While Honorius and his western advisers grappled with the problem of his sister’s abduction, which may not have been high on his list of priorities given the continuing problems presented by the usurper Constantine III and barbarian raiding parties, the court in Constantinople had been having a relatively less troublesome time. While Stilicho cracked the whip in the west, the reign of Galla Placidia’s elder half-brother Arcadius had been stage-managed for him by a coterie of eunuch courtiers, one of whom – Eutropius – had arranged the young emperor’s marriage on 27 April 395 to Eudoxia, the daughter of a Frankish general who, like Stilicho and Magnus Magnentius, had graduated from barbarian origins to become
magister militum
of the Roman army. Eudoxia’s public image on coins expressed devout allegiance to the memory of Helena, featuring as it did depictions of a cross on a wreath – a clear nod to Helena’s associations with the True Cross. A hand appeared from the ether above the empress’s head to crown her with a wreath on other coins. This image, known as the
manus Dei
or
dextera Dei
– the hand of God – denoted divine approval and was already a common sight on the coinage of Arcadius.

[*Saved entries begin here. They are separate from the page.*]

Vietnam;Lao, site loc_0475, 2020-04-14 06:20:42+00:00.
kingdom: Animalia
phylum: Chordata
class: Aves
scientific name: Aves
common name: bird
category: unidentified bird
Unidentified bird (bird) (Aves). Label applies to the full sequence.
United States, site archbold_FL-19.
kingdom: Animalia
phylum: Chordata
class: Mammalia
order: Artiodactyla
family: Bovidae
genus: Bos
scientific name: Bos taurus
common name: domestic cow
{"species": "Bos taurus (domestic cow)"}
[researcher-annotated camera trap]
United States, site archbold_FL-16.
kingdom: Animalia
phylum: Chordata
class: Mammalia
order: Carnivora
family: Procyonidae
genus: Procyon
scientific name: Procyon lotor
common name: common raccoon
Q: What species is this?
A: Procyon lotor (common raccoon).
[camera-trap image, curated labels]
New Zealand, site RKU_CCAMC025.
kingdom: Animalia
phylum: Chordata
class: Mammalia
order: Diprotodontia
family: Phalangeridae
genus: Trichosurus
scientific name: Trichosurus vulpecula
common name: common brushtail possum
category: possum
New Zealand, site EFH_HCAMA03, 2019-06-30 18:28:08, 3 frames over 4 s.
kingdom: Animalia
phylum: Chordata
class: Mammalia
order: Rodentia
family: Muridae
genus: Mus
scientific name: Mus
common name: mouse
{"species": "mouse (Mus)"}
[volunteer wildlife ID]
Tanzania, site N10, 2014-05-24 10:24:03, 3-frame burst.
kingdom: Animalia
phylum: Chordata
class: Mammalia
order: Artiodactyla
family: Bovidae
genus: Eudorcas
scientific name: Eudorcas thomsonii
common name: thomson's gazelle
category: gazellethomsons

Like her role models Helena and Aelia Flaccilla, Eudoxia was also praised for busying herself in support of the orthodox Nicene faith, her efforts initially earning her accolades from the bishop of Constantinople at the time, John Chrysostom. But a tempestuous falling-out between the empress and the bishop over her objections to one of his sermons, and his to the noise from a crowd of her supporters while he was conducting a service in the church of Hagia Sophia, drew accusations from John’s supporters that Eudoxia was an emissary of the devil. When she died of a fatal miscarriage on 6 October 404, it was said to have been brought on by her trauma over this affair.